In response to similar arguments made in Chalke’s original announcement, Professor of Church History and Historical Theology at Westminster Seminary California, R. Scott Clark, appealed to Matthew 5:17–18, stating:
Let us admit the ambiguity in the clause “all is fulfilled” but it is clear that heaven and earth has not passed away. These are parallel expressions. The moral law, which God the Son mediated in creation, to Adam and Eve, which he announced and interpreted in his earthly ministry, is still in force. The moral law forbids all sexual immorality. According to Scripture—a point which Chalke concedes—homosexual behavior is regarded as sexual immorality. The tension here is irresolvable. Source
Thus, regardless of how today’s postmodern society may like to reinterpret God’s Word, it nevertheless stands unchanging and true.

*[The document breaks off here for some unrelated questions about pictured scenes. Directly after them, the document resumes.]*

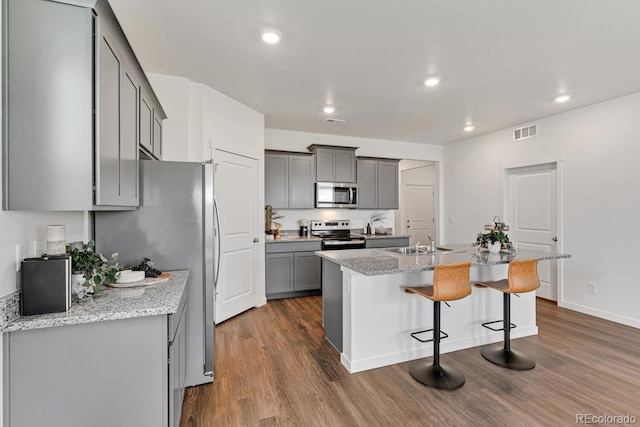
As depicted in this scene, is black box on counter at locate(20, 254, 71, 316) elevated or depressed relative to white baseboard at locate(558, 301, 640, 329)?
elevated

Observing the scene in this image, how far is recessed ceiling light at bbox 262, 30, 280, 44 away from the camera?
2345 millimetres

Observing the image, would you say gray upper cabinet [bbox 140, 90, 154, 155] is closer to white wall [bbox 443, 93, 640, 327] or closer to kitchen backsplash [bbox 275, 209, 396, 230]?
kitchen backsplash [bbox 275, 209, 396, 230]

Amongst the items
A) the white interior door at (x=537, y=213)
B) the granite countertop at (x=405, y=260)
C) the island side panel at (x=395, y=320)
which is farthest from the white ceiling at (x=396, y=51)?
the island side panel at (x=395, y=320)

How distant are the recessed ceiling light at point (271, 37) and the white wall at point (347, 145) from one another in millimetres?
2698

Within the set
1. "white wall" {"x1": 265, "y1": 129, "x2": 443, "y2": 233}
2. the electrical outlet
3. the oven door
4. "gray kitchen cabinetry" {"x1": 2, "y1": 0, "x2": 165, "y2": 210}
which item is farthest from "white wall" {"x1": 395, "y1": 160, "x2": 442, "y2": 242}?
the electrical outlet

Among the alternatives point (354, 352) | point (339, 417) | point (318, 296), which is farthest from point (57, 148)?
point (318, 296)

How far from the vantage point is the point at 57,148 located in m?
1.36

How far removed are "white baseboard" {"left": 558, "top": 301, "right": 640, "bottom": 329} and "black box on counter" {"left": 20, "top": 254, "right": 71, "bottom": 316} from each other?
17.2 ft

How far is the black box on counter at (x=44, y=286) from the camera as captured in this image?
1387 mm

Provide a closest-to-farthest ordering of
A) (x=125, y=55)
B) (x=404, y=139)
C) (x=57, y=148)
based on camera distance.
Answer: (x=57, y=148) < (x=125, y=55) < (x=404, y=139)

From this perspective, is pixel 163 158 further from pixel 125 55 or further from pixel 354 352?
pixel 354 352

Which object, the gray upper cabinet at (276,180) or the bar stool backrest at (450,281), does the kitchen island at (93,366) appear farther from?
the gray upper cabinet at (276,180)

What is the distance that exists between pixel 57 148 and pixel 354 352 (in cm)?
239

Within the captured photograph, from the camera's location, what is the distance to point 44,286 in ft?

As was previously reported, Chalke claims that his newfound views on homosexuality are a result of seeking to take seriously the Bible’s authority. Chalke’s own history, however, demonstrates that he revealed his disdain for the truths of Scripture a decade ago when he apparently rejected the doctrine of penal substitution. Dr. Carl Trueman notes that Chalke’s downward progression is an example that “doctrinal minimalism…is inherently volatile.”
Chalke is a good example: in the past, he was revolted by the idea that God could be angry with sin; that requires a redefinition not only of salvation but also of sin itself. Those who reject God as angry with sin tend, historically, to reduce sin to disrupted relationships between human beings. Sin is thus not what drives people away from God, as it is in the Bible, but that which drives them away from each other. On such an account, it is not homosexuality which is sin but the repression or coercive prevention of the same. Chalke is being very consistent with the deepest implicit structures of his theology. SOURCE
This so-called evolution on the issue of homosexuality is one that the church most likely can expect to face more and more in the coming days. This is precisely why each Christian must daily equip himself with the armor of God as described by the Apostle Paul in Ephesians 6. Once well-armed, addressing these real and relevant concerns of the day may perhaps be viewed by the Christian as ideal opportunities to not only stand firmly and confidently upon the truths of Scripture, but to clearly articulate the saving gospel of Jesus Christ and repentance and forgiveness of sins through faith in Him alone.